If you insist on staying within the village boundaries, Thursday is mobile-shop day. A white van parks by the church at 09:30 and sells cheese from the Pyrenean village of La Seu d’Urgell, olives from nearby L’Escala, and vacuum-packed butifarra that travels fine in hand luggage. Bring cash; the card machine sometimes forgets its Spanish and regresses to Catalan.
Using the Village as a Base, Not a Destination
The sensible way to treat Riumors is as a low-noise headquarters for the Ampordà’s louder attractions. Figueres and the Dalí Theatre-Museum lie 12 minutes west by car; arrive before 10:00 and you avoid the coach parties wielding selfie sticks the size of javelins. Castelló d’Empúries, a medieval vila with arcaded streets and a Gothic basilica, is 11 minutes north. Park outside the walls; the centre is small enough to explore between coffee and lunch.
Bird-watchers head east to the Aiguamolls de l’Empordà Natural Park. From the village it is a 20-minute drive to the El Cortalet information centre, then a flat 3-kilometre walk to hides overlooking flooded rice fields where glossy ibis feed beside little egrets. Spring and autumn migrations bring the crowds, but on a weekday in February you may share a hide with only a retired Dutch couple and their thermos.
When the Weather Loses its Temper
Summer here is hotter than the coast—daytime 34 °C is routine—and the plain offers little shade. The compensation is night-time: temperatures drop to 19 °C and the sky stays clear enough for amateur astronomy. Winter reverses the bargain: frosts whiten the wheat at dawn, and the Tramontana can gust to 80 km/h, making cycling feel like unpaid resistance training. The village sits below the snow line, but driving routes from the north can close when the Pyrenean pass of Coll d’Ares fills with lorries skidding on black ice.
Rain arrives hard and fast, usually in late September and again in April. Dry creek beds become torrents within minutes; if you are walking the farm tracks, climb, don’t cross. Locals measure storms in minutes, not millimetres: “Ha plogut vint minuts” (it rained twenty minutes) means the ditches are full and the road to Vilamalla may be axle-deep.
Checking In, Switching Off
Accommodation is limited to three rural houses registered with the Generalitat.
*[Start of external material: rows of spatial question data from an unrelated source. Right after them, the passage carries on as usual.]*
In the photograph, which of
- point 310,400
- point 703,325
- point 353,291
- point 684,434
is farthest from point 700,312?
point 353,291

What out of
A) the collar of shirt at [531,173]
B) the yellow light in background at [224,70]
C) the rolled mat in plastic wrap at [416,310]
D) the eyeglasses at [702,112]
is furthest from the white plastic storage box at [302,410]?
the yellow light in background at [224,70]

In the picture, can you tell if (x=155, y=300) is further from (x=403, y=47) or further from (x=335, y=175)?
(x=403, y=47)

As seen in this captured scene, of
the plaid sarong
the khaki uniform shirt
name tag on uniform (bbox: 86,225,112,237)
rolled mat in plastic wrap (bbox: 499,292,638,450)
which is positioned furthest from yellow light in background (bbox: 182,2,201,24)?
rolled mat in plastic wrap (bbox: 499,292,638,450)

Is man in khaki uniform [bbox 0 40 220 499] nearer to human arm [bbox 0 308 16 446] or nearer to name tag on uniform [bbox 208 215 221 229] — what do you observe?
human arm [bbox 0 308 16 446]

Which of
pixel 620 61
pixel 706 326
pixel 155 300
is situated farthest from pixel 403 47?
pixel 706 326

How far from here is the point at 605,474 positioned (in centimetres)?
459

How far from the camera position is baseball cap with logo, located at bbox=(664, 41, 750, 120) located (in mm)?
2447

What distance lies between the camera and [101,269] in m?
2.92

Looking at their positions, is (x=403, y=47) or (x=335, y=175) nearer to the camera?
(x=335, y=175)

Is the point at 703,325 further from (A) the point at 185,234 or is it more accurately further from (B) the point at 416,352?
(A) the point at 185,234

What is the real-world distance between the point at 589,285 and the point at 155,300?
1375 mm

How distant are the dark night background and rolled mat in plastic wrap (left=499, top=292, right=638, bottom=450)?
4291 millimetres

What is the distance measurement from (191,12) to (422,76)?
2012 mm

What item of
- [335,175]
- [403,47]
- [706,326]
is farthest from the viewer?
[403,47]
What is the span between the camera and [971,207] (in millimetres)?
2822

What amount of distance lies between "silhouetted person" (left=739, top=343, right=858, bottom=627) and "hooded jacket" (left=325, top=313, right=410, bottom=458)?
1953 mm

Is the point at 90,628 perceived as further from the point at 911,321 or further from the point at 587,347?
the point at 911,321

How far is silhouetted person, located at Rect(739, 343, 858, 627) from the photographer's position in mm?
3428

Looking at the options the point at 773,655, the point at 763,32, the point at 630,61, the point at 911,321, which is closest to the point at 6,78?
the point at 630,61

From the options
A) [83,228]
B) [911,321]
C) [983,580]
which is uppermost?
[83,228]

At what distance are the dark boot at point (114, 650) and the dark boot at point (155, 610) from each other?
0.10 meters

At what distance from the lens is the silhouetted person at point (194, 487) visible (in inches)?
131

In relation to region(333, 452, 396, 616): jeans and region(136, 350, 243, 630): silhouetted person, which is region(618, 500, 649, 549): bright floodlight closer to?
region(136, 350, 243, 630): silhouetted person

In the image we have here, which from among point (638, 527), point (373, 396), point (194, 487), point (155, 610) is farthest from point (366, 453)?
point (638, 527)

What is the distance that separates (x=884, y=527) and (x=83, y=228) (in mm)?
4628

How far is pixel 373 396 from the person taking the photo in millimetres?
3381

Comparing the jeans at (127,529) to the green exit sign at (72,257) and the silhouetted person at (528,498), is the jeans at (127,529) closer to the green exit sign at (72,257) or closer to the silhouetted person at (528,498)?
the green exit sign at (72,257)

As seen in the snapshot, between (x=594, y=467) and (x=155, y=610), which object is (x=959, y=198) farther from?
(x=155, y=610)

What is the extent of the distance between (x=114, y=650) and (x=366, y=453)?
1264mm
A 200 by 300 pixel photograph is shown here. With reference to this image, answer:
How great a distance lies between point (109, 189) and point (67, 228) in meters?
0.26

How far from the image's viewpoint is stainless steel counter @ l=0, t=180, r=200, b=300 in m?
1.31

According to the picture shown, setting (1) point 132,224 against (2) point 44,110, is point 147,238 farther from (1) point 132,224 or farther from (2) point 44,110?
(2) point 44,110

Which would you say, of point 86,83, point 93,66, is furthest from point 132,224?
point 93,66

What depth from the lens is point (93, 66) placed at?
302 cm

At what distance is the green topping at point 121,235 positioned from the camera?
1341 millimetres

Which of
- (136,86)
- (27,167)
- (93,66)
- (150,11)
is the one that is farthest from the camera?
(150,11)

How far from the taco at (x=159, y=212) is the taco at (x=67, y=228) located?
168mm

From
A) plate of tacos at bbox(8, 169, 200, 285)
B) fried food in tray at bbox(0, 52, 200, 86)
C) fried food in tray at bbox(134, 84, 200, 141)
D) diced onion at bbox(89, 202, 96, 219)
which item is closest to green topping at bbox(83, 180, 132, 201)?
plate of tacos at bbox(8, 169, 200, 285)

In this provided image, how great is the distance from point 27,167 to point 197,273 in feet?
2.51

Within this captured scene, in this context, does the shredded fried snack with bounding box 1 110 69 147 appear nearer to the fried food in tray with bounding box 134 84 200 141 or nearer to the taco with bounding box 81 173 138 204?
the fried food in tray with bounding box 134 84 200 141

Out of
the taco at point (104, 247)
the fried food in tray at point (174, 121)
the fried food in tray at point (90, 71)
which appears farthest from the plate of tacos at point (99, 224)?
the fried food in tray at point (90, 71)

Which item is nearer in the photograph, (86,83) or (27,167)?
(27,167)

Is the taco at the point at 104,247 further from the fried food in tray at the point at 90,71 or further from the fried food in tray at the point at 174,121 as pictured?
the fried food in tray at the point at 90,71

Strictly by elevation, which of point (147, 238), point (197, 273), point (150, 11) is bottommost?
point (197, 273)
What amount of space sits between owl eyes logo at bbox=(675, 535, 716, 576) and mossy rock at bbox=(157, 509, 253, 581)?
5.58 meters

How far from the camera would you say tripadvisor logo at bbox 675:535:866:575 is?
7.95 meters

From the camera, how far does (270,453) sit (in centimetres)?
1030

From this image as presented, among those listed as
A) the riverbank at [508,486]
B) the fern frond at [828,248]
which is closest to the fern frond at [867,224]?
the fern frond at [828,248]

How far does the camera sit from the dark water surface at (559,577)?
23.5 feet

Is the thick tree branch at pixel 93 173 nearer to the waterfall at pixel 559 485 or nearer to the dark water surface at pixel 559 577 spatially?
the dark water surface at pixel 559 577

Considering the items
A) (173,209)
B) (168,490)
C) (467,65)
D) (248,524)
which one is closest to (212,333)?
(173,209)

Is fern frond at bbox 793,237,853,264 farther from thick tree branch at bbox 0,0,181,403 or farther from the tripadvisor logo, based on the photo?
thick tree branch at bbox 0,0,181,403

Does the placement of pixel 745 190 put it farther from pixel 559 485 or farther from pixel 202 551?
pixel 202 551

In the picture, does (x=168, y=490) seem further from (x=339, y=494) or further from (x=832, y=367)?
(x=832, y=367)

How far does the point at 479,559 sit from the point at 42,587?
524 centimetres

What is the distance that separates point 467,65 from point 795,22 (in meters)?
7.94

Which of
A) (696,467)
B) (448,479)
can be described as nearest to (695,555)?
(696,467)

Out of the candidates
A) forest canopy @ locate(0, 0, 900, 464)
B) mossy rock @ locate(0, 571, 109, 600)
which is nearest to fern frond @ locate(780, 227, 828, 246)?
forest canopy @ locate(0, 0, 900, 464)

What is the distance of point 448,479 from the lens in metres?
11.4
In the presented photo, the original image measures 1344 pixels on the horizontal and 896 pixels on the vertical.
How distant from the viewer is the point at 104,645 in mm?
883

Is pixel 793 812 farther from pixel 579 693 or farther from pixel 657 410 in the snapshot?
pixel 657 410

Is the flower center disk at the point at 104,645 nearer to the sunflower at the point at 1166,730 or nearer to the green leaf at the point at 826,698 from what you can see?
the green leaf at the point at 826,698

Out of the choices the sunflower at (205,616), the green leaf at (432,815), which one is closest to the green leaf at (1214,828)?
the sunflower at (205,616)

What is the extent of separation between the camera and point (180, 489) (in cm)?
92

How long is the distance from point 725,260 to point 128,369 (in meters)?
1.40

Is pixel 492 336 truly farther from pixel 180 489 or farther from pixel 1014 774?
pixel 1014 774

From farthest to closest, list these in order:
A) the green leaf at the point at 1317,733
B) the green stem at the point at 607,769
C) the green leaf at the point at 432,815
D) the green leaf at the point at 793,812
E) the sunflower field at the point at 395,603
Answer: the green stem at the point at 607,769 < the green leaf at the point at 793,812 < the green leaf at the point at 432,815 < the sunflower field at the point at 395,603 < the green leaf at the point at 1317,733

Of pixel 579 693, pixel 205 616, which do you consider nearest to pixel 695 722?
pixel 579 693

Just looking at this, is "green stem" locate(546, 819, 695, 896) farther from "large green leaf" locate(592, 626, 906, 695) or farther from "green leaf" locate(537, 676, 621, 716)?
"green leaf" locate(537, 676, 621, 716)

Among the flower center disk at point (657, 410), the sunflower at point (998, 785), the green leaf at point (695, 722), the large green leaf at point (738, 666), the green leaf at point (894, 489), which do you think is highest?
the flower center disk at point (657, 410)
Can Cals, on the western edge, sleeps six and has a pool that looks across wheat toward the Albera mountains. Prices start at €140 per night for the whole house in May, dropping to €90 in November. The owner, a former Barcelona architect, leaves a bottle of local vi negre on the table and a note explaining which light switches work only when the wind turbine on the hill is turning.
There is no hotel, no campsite, and no plans for either. The village council approved a pla d’ordenació in 2022 that caps new builds at two storeys and insists on traditional stone façades. The message is clear enough: Riumors will accept visitors, but not at the cost of becoming one.
Leave before sunrise on your final morning and you will see the plain doing what the brochures never mention: a low mist clings to the drainage channels, a lone hoopoe calls from a telephone wire, and headlights from the baker’s van swing across the church wall. By the time the bell tolls seven, the wheat is already warm and the village has slipped back into its private century. Riumors does not ask you to stay; it simply continues, and that, for some travellers, is recommendation enough.